But as I've continued to ponder my relationship with this pose and what it represents, I've come to understand something much larger: what if backbends are evolutionary medicine for a species that has forgotten how to keep its heart open?


The Symbolism of the Body

The back of our body represents the past, and the front represents the present and future. When we're constantly hunched forward - shoulders rounded, chest caved in - we're not just creating poor posture. We're symbolically closing off our openness to what's possible now, to what has yet to be written.


We're amplifying our past while dimming our capacity for the present and future.


Consider this: Is our collective obsession with nostalgia, our heightened desire to "go back", connected to the majority of us spending our time physically collapsed forward? Are we weakening our openness to the present and future by literally closing off our hearts?


When we move into backbends, we're quite literally reopening what we've been protecting. We're beaming our heart center outward - toward source, toward others, toward love itself.


The heart center is the bridge.


The Science of the Heart

At a Tony Robbins seminar last year, I learned something that connected deeply with my yoga practice: we create our own energy. We can shift our state in minutes by changing our physiology, our breath, our focus.


In yoga, this capacity is called prana shakti, directing the life force through the breath. The first thing we do at birth is inhale. The last thing we do when we depart is exhale. Breath is our bridge between worlds.


But here's what fascinates me: scientifically, the heart is the body's most potent energy generator. It's an electromagnetic field 5,000 times stronger electrically than our brain and 100 times stronger magnetically. It continuously broadcasts our emotional state into the field around us.


The heart isn't just a pump. It's the bridge between intention and embodiment. It's the generator of the human energy field.


That's why we have phrases like "follow your heart." This is why heart coherence practices - whether through rapid-state change techniques or slower, deeper practices within yoga - transform not just how we feel, but how we show up in the world.


The Timeline of Transformation

It took me five years to fully express camel pose, and this timeline matters.


Backbends unlock with stored grief softens. When old protections loosen. When identity evolves. When the nervous system becomes safe enough. When the heart is ready to receive. When self-trust matures.

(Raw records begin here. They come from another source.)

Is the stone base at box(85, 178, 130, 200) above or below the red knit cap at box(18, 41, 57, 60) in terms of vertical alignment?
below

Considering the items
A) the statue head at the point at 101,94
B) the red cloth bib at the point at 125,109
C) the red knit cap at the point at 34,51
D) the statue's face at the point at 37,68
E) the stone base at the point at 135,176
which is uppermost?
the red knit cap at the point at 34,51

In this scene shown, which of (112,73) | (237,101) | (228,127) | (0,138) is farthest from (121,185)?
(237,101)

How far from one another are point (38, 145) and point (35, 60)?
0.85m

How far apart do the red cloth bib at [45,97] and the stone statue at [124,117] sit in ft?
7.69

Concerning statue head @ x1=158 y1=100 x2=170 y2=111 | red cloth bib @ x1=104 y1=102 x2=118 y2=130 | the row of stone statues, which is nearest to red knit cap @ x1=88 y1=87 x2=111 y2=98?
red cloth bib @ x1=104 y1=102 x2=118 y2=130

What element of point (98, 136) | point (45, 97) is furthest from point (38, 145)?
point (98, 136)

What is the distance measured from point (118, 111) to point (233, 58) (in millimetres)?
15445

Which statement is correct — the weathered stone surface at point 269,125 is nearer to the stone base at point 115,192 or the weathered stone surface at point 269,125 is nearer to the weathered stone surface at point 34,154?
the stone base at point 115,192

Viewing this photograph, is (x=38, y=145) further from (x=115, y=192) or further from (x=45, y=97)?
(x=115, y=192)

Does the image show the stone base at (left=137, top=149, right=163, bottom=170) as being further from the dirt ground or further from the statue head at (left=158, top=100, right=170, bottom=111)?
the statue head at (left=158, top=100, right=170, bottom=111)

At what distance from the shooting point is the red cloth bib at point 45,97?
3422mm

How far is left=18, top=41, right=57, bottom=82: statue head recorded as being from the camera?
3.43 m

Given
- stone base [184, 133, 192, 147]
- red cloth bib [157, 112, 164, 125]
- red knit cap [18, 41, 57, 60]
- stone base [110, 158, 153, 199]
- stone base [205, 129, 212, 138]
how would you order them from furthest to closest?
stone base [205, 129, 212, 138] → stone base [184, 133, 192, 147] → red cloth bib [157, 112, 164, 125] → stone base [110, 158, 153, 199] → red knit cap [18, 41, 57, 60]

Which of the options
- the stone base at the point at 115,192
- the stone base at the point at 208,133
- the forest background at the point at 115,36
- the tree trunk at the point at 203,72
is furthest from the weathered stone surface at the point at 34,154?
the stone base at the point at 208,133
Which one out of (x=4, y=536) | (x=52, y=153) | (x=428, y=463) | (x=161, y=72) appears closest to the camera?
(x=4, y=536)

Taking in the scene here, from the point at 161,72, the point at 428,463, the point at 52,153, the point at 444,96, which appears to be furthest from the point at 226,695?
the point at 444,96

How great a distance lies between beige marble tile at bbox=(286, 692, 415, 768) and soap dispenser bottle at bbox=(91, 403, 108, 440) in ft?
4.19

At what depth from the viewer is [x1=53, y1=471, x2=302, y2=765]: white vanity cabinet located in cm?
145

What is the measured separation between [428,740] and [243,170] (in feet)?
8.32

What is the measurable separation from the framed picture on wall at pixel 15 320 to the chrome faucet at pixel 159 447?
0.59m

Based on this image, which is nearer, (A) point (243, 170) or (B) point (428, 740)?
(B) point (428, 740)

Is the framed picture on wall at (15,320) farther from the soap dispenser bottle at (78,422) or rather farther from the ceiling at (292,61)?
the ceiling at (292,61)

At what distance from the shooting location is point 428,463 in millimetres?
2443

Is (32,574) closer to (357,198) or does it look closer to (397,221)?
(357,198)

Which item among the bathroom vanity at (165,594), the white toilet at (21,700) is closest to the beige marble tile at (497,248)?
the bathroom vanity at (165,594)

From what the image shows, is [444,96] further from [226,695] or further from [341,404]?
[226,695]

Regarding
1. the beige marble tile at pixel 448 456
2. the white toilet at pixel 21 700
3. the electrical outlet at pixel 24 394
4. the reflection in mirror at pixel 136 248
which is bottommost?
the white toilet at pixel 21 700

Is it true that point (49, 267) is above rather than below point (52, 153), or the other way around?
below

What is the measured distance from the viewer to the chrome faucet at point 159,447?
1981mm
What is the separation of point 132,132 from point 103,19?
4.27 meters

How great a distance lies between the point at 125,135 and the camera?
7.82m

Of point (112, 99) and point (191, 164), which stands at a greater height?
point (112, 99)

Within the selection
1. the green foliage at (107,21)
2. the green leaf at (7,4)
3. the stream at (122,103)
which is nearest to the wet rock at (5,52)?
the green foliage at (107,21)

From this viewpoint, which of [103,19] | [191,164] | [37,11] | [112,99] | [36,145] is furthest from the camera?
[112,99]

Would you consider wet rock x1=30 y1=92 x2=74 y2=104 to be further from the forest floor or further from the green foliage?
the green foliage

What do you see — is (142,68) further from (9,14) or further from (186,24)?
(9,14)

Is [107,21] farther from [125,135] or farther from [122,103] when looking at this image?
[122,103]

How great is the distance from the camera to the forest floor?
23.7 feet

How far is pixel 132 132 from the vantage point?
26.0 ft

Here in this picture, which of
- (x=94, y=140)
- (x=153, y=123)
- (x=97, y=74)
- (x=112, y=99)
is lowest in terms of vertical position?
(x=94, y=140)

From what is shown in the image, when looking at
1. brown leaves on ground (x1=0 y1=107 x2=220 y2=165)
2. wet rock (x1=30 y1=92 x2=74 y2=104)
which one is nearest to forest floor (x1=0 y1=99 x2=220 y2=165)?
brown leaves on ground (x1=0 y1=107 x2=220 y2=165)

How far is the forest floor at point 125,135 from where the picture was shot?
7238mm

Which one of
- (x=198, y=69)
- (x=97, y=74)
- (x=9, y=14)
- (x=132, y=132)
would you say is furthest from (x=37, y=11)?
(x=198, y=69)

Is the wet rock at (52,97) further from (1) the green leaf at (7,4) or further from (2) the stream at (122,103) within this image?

The root chakra grounds. The sacral flows. The solar plexus ignites. The throat expresses. The third eye perceives. The crown receives.


But the heart, the heart expands.

And expansion takes time.


When the chest opens physically, the heart opens energetically, and the psyche opens emotionally. It isn't a metaphor; it's how transformation actually works in the body. We cannot think our way into an open heart. We have to practice our way there.


The Awakened Heart Across Traditions

The first time I encountered Jesus was during a yoga flow. I was deep in practice, heart expanding, when suddenly, I felt his presence - not as doctrine, but as pure, radiant love.


I have come to understand why so many traditions speak of the heart as the doorway to the divine.


But as powerful as that experience was, my spiritual life has never belonged to a single lineage. That moment with Jesus was not the beginning of a conversion - it was a reintroduction. A reminder that the awakened heart, the courageous heart, the compassionate heart, wears many faces.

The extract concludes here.